(Material shown begins)
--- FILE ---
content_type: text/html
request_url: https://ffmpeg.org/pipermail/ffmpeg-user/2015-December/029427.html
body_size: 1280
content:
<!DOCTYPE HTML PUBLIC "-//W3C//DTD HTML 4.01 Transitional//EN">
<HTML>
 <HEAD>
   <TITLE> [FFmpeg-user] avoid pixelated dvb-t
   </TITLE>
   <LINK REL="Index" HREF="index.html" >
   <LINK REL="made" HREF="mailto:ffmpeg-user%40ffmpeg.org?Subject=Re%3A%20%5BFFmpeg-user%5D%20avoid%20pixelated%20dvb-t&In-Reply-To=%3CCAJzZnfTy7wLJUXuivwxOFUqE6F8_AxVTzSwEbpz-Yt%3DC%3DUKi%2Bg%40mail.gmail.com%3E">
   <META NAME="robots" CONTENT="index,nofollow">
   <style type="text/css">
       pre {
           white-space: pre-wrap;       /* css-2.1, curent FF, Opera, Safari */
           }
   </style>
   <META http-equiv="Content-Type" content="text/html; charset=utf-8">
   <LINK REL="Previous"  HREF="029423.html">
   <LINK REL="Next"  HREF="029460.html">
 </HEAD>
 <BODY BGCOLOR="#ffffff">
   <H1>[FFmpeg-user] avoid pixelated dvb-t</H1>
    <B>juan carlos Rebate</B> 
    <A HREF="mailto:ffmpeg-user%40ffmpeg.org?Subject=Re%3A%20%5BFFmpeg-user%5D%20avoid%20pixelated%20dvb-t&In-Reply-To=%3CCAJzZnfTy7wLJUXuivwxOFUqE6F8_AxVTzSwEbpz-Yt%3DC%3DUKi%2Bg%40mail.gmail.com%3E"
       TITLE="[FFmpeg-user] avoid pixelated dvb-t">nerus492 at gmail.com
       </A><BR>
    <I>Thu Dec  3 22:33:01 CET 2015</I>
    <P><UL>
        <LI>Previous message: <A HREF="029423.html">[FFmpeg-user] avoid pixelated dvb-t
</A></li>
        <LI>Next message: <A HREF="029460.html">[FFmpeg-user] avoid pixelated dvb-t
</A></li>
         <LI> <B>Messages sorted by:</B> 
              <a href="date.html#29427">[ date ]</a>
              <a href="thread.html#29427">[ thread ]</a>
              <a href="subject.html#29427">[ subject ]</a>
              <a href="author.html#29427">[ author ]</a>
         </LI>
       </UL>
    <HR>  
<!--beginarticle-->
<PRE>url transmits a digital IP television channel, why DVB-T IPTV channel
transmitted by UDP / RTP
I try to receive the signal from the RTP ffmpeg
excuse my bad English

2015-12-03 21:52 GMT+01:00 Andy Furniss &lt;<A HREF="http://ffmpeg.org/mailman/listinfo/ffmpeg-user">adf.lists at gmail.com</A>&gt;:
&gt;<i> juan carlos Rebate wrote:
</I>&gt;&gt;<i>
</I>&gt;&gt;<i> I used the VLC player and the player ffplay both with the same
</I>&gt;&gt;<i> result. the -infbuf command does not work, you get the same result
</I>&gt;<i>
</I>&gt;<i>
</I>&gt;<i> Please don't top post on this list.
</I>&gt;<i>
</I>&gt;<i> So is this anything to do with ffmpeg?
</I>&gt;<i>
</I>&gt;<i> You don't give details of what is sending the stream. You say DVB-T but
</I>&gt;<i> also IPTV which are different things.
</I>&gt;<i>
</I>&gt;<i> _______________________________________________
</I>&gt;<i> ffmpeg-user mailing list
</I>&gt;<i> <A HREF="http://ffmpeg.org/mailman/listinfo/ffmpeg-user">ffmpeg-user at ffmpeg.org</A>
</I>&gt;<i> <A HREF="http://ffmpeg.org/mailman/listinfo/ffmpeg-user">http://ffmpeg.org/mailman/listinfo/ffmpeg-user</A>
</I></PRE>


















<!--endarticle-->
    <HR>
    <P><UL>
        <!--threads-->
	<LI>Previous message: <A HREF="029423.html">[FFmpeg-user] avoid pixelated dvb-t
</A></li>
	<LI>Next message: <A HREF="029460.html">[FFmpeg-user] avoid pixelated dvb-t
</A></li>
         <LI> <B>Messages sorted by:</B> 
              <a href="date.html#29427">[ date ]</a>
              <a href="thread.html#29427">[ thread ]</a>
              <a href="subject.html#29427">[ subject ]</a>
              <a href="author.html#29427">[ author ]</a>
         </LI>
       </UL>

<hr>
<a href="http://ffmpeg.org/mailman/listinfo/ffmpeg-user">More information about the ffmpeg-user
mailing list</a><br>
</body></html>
(Material shown ends)
_What is being asked_
Which lines run from the first of the listing to the line containing "<B>juan carlos Rebate</B>"? Reproduce those exactly, both ends included.

_Written solution_
--- FILE ---
content_type: text/html
request_url: https://ffmpeg.org/pipermail/ffmpeg-user/2015-December/029427.html
body_size: 1280
content:
<!DOCTYPE HTML PUBLIC "-//W3C//DTD HTML 4.01 Transitional//EN">
<HTML>
 <HEAD>
   <TITLE> [FFmpeg-user] avoid pixelated dvb-t
   </TITLE>
   <LINK REL="Index" HREF="index.html" >
   <LINK REL="made" HREF="mailto:ffmpeg-user%40ffmpeg.org?Subject=Re%3A%20%5BFFmpeg-user%5D%20avoid%20pixelated%20dvb-t&In-Reply-To=%3CCAJzZnfTy7wLJUXuivwxOFUqE6F8_AxVTzSwEbpz-Yt%3DC%3DUKi%2Bg%40mail.gmail.com%3E">
   <META NAME="robots" CONTENT="index,nofollow">
   <style type="text/css">
       pre {
           white-space: pre-wrap;       /* css-2.1, curent FF, Opera, Safari */
           }
   </style>
   <META http-equiv="Content-Type" content="text/html; charset=utf-8">
   <LINK REL="Previous"  HREF="029423.html">
   <LINK REL="Next"  HREF="029460.html">
 </HEAD>
 <BODY BGCOLOR="#ffffff">
   <H1>[FFmpeg-user] avoid pixelated dvb-t</H1>
    <B>juan carlos Rebate</B> 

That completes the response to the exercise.